A former BART officer was found guilty of manslaughter in the slaying of Oscar Grant on January 1, 2009.
Prosecutors said that officer Johannes Mehserle, 28, deliberately shot his gun into Oscar J. Grant III’s back as he attempted to handcuff him on New Year’s Day 2009. Mehserle testified in court that he thought he was unleashing his taser, not a gun.
The killing was video taped by several witnesses in Oakland. Mehserle, a White man, shot a round into the back of Grant, a Black man, who was face down on a train station platform. Police were working 12-hour shifts in preparation for riots and crowd control.
Mehserle resigned from the transit force a week after the shooting.
Alameda County Deputy Dist. Atty. David R. told jurors that Mehserle’s holster was designed to avert discharge of the handgun, reports the L.A. Times. “He let his aggression dictate his conduct,” Stein told jurors.
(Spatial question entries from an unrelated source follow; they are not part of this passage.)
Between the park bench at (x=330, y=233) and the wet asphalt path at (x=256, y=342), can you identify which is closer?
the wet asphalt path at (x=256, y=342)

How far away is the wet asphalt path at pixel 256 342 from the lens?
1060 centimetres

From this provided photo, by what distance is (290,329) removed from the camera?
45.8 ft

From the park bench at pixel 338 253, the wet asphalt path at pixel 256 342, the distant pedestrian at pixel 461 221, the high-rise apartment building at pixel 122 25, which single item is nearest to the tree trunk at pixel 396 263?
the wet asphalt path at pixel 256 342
Lawyers for Mehserle charged the gun and the taser had similar weight.
A friend of Oscar Grant testified that he heard Mehserle proclaim that he was going to use the taser to in the infraction that occurred with 22-year-old Grant and three other men. Grant was unarmed.
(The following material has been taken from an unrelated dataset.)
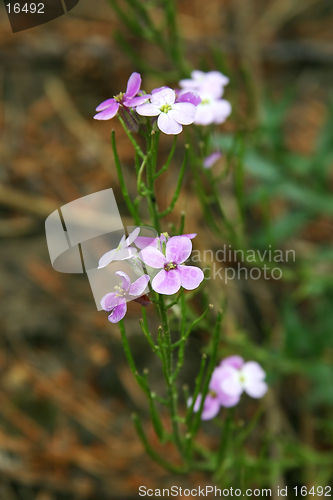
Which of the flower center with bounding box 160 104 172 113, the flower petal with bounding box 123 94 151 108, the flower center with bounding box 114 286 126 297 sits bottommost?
the flower center with bounding box 114 286 126 297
Others testified that Mehserle expressed immediate grief and despair after the killing of Grant.
Detractors of the police system and the case continue to express discontent with the verdict, considering it too light for Mehserle.
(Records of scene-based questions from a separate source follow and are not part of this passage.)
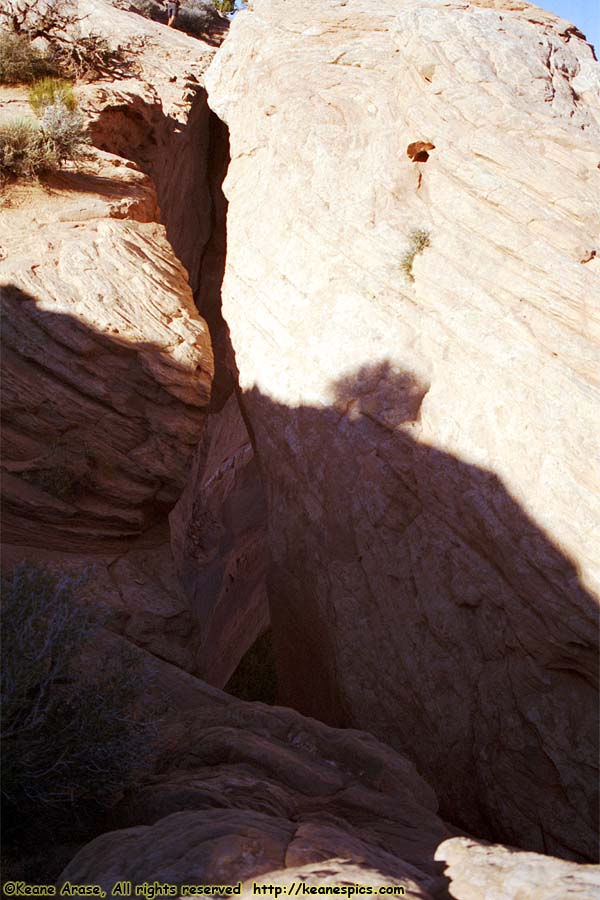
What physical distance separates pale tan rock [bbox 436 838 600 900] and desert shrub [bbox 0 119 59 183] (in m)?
8.52

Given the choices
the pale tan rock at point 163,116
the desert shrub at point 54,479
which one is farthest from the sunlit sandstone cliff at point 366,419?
the pale tan rock at point 163,116

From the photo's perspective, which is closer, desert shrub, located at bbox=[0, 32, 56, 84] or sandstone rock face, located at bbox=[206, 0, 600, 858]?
sandstone rock face, located at bbox=[206, 0, 600, 858]

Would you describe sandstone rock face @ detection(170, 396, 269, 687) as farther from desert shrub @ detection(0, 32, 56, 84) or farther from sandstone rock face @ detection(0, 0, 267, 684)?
desert shrub @ detection(0, 32, 56, 84)

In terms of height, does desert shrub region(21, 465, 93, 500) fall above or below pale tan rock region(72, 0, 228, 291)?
below

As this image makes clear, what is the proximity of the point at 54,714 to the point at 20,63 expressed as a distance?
10.4 m

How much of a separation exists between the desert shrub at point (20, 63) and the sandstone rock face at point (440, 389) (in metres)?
4.53

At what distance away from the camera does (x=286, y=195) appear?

“He’s sick to his stomach, because he has shot a man who did not deserve to be shot,” a defense attorney told the jury. A group of protesters expressed a unified discord after the verdict was announced.
Several members of Oscar Grant’s family and friends have filed multimillion-dollar lawsuits against the BART transit agency.
Johannes Mehserle faces two to four years in jail for involuntary manslaughter.